◆ TEXT EXCERPT ◆
--

6. Recalling of prosecution witness amounts to reopening of prosecution evidence and it cannot be deemed that the prosecution evidence has been closed. The cross-examination is a part of the statement of prosecution evidence and the prosecution evidence can be deemed to be closed when the cross-examination of the prosecution witness is completed. It is also to be noticed here that some times a situation arises whether in the cross-examination the prosecution witness narrates a story contrary to the prosecution case and in that case the prosecution may come up with the prayer to declare such witness as hostile. Therefore, once a prosecution witness has been called upon for cross-examination, it cannot be deemed that the prosecution evidence has been closed and, therefore, after closure of the prosecution evidence the procedure laid down in the Code of Criminal Procedure has to be taken by the learned Court below. In this regard the provisions of Sections 230 to 233, Cr.P.C. are liable to be perused which are reproduced as under :
“230. Date for prosecution evidence-If the accused refuses to plead, or does not plead, or claims to be tried or is not convicted under Section 229, the Judge shall fix a date for examination of witnesses and may, on the application of the prosecution, issue any process for compelling the attendance of any witness or the production of any document or other thing.
231. Evidence for prosecution- (1) On the date so fixed, the Judge shall proceed to take all such evidence as may be produced in support of the prosecution.
(2) The Judge may, in his discretion, permit the cross-examination of any witness to be deferred until any other witness or witnesses have been examined or recall any witness for further cross-examination.
232. Acquittal-If, after taking the evidence for the prosecution, examining the accused and hearing the prosecution and the defence on the point, the Judge considers that there is no evidence that the accused committed the offence, the Judges shall record an order of acquittal.
233. Entering upon defence – (1) Where the accused is not acquitted under Section 232, he shall be called upon to enter on his defence and adduce any evidence he may have in support thereof.
(2) If the accused puts in any written statement, the Judge shall file it with the record.
(3) If the accused applies for the issue of any process for compelling the attendance of any witness or the production of any document or thing, the Judge shall issue such process unless he considers, for reasons to be recorded, that such application should be refused on the ground that it is made for the purpose of vexation or delay or for defeating the ends of justice.”

--

◆ DATA LISTING ◆
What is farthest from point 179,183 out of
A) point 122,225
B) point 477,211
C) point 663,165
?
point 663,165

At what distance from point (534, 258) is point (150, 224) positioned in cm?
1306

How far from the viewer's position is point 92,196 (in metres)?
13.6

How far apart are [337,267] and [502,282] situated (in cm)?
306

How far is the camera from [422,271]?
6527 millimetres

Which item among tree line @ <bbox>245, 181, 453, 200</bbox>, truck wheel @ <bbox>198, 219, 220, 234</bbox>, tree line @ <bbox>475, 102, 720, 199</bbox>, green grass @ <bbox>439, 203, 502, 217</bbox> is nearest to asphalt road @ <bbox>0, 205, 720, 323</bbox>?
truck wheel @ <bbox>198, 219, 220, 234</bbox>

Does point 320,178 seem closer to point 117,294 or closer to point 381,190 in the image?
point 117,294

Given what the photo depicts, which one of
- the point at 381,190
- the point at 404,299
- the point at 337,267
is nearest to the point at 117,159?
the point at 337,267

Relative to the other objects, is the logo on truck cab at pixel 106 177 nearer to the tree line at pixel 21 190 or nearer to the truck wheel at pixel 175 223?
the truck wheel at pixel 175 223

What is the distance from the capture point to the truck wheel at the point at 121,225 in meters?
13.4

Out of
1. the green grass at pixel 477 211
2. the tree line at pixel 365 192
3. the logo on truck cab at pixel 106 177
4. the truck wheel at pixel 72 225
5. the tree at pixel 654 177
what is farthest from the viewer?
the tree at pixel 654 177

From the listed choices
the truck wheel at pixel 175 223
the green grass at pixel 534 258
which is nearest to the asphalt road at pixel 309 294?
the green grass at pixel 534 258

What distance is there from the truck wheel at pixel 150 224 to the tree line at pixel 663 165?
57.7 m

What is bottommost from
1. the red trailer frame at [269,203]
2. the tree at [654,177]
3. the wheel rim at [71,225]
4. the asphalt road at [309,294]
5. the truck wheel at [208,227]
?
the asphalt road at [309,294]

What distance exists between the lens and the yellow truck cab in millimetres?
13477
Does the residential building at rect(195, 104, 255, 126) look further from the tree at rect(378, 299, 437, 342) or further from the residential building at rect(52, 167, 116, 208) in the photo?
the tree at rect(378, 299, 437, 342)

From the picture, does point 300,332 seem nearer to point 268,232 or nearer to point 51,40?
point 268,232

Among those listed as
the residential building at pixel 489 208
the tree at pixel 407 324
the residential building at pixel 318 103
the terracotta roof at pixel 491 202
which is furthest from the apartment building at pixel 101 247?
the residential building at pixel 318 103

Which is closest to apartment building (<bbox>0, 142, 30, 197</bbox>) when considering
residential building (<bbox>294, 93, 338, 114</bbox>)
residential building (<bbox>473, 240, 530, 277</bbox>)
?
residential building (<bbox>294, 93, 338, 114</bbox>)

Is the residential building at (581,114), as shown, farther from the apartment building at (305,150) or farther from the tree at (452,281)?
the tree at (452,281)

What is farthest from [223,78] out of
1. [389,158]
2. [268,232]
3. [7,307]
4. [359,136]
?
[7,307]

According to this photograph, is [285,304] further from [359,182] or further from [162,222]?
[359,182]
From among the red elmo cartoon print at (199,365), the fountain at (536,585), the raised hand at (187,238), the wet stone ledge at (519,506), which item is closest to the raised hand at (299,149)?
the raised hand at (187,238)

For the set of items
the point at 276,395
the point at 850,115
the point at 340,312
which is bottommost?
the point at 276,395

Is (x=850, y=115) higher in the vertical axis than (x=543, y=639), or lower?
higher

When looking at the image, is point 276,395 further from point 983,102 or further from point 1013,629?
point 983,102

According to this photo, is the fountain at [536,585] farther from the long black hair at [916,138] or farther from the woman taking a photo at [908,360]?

--

◆ TO-DO LIST ◆
1. Print the entries from the line containing "For the set of items" through the end of the entries, both ends included, without changing anything.
2. Continue the text on recalling prosecution witnesses from where it stops.

◆ TASK-BY-TASK RESULTS ◆
1.
For the set of items
the point at 276,395
the point at 850,115
the point at 340,312
which is bottommost?
the point at 276,395

Is (x=850, y=115) higher in the vertical axis than (x=543, y=639), or lower?
higher

When looking at the image, is point 276,395 further from point 983,102 or further from point 1013,629?
point 983,102

According to this photo, is the fountain at [536,585] farther from the long black hair at [916,138] or farther from the woman taking a photo at [908,360]?

2.
6. A bare perusal of Section 231 shows that first of all the Judge has to proceed to record prosecution evidence and, thereafter the stage of Section 223, Cr.P.C. comes meaning thereby that after closure of the prosecution evidence, the Judge has to examine the accused and the prosecution and defence on the point and if he considers that there is no evidence that the accused committed any offence, the Judge shall acquit the accused. But, in case he does not reach at the conclusion on the basis of prosecution evidence that the accused has not committed any offence, he shall be called upon to enter on his defence and adduce evidence which he may think in his support. Therefore, first of all after closure of the prosecution evidence, the learned Assistant Sessions Judge has to see whether it is a case of no evidence or not. If he comes to the conclusion otherwise as mentioned above, then he has to proceed in accordance with Section 233, Cr.P.C. as quoted above. It is not permissible under law to convict an accused without calling upon him to adduce his evidence in defence. Therefore, it was not open to the learned Assistant Sessions Judge to direct the defence to adduce evidence, if any, pending further cross-examination of P.W.2. Therefore, the impugned order issuing such directions is against the provisions of law and is an abuse of the process of the Court. Therefore, in the opinion of this Court the instant case is a fit case for interference in exercise of the powers conferred on it under Section 482, Cr.P.C. to prevent abuse of process of Court.
7. In the result the petition is allowed. The impugned order dated 8.11.2004 passed by the learned Assistant Sessions Judge, Cuttack in S.T. Case No. 527 of 1997 is quashed. The learned Assistant Sessions Judge is directed to proceed with the trial in accordance with the provisions of Criminal Procedure Code in the light of the observations made above.